Ofgem’s price cap is coming down – saving households around £400 a year on average.

The last 18 months have been horrendous for households, so bad the Government had to step in in October and introduce a price freeze – but that was still double what the typical bill payer would have had to fork out a year previously.

And although the cap is coming down, the removal of Government grants means most people will actually only be saving about £19 per month, or £225 per year.

So what will we have to pay when the new cap starts in July, will bills keep going down, and when will energy companies start under-cutting the price cap with fixed tariffs again?

On this podcast, Georgie Frost, Helen Crane and Simon Lambert discuss when energy bills might go back to ‘normal’ and whether we should jump on fixed deals when they return, or treat them with caution.

We also got the latest UK inflation figures this week. Despite a not insignificant drop from 10.1 per cent to 8.7 per cent in April, experts are pricing in another interest rate rise – and that is partly down to a surprise jump in something called core inflation.

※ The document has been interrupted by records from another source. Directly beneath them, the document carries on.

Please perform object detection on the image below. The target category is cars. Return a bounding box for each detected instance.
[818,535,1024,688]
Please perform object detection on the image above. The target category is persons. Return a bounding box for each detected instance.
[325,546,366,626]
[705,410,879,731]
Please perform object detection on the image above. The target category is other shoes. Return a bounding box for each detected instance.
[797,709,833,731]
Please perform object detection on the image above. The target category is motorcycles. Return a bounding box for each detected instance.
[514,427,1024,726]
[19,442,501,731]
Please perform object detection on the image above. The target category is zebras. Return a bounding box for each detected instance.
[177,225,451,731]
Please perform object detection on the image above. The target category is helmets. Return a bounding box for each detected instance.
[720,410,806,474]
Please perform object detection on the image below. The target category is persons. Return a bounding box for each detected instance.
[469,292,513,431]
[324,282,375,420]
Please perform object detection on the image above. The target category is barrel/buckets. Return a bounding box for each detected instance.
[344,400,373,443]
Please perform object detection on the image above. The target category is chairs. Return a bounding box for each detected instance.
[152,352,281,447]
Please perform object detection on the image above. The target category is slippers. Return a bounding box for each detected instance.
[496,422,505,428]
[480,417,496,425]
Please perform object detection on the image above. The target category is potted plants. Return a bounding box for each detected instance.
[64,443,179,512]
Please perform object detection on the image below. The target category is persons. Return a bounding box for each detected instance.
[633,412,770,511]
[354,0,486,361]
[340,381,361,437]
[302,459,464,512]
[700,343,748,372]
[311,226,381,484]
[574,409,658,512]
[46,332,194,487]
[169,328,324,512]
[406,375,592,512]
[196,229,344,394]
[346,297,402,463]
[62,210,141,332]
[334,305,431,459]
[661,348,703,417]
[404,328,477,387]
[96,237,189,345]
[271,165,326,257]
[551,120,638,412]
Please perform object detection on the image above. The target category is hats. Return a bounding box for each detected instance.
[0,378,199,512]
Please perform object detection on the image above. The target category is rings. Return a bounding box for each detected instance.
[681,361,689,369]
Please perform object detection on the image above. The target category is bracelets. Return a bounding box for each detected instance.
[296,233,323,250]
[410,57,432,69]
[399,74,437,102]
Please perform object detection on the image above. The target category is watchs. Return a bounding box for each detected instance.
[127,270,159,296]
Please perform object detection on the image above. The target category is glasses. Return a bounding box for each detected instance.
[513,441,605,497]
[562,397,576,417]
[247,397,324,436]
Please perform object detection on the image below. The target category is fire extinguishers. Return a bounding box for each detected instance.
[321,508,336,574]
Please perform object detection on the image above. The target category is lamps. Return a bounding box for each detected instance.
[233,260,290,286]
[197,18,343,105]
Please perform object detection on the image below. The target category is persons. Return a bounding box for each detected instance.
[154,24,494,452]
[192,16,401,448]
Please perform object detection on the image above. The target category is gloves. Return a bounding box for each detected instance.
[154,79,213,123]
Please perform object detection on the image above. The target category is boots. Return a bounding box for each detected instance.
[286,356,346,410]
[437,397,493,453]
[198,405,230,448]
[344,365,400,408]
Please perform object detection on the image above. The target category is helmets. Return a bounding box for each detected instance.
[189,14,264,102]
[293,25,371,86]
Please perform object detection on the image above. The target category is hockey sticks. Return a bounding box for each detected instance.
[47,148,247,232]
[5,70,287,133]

We explain what that is, and discuss just how high the base rate might go.

Mortgage rates have also been on the rise, with major lender Nationwide hiking its fixed and tracker mortgage rates by up to 0.45 per cent among others.

We look at why that is happening, and take in some advice from brokers on what those with a remortgage deadline coming up should do.

But with bad news for mortgage holders comes good news for savers, with easy-access rates edging ever closer to 4 per cent. We list the best buys.

The US debt ceiling has also been in the news this week, as the two main parties have so far failed to strike a deal for it to be raised. 

If that doesn’t happen quickly enough, the world’s biggest economy could default on its debts – but what exactly would that mean, and how big is the risk?

Finally, with warmer weather on the way we discuss ‘campervanflation’ and why the younger generation can’t seem to get enough of the classic VW Camper.